#### Exercise instructions:
Set down the data again word for word. Skip any pictures.

#### Data:
━━━
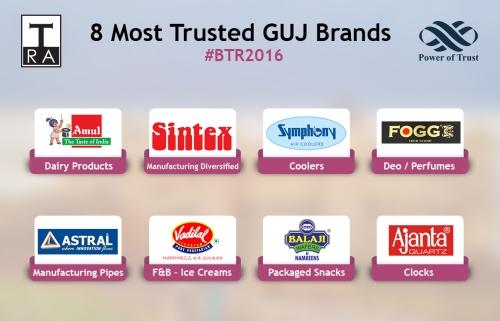 GUJ-brands.jpg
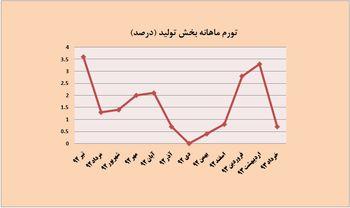 تعدیل رشد تورم تولیدکننده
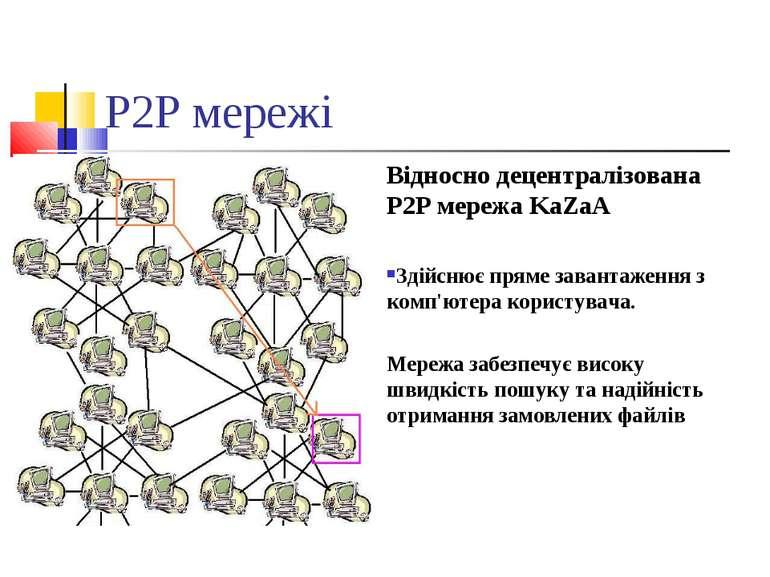 P2P мережі Відносно децентралізована P2P мережа KaZaA Здійснює пряме завантаж...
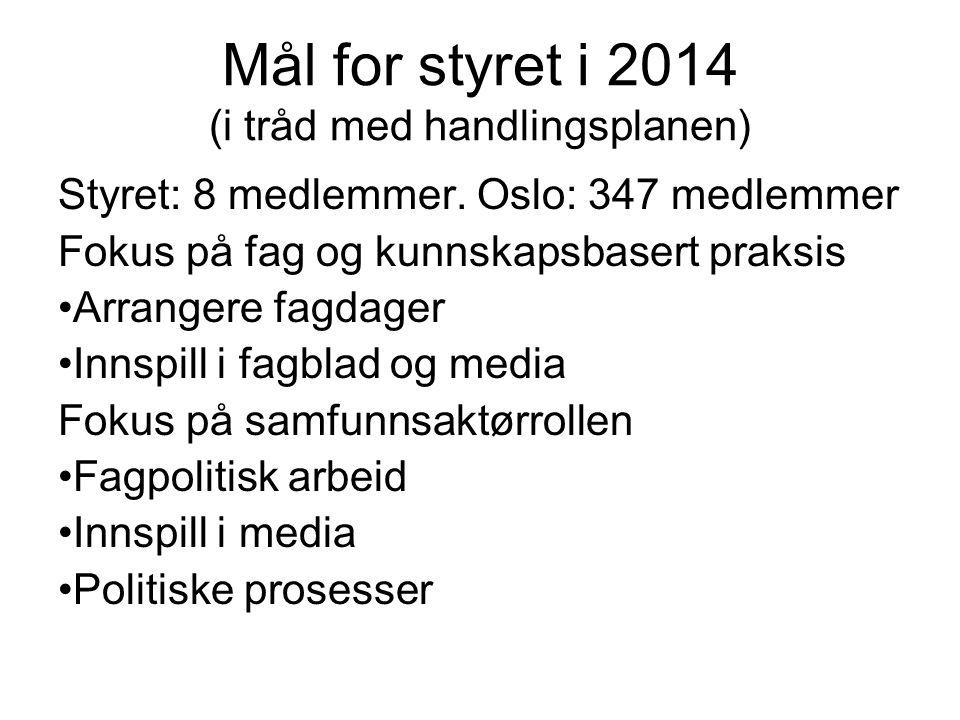 Mål for styret i 2014 (i tråd med handlingsplanen) Styret: 8 medlemmer. Oslo: 347 medlemmer Fokus på fag og kunnskapsbasert praksis Arrangere fagdager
━━━
#### Solution for this task:
 GUJ-brands.jpg
 تعدیل رشد تورم تولیدکننده
 P2P мережі Відносно децентралізована P2P мережа KaZaA Здійснює пряме завантаж...
 Mål for styret i 2014 (i tråd med handlingsplanen) Styret: 8 medlemmer. Oslo: 347 medlemmer Fokus på fag og kunnskapsbasert praksis Arrangere fagdager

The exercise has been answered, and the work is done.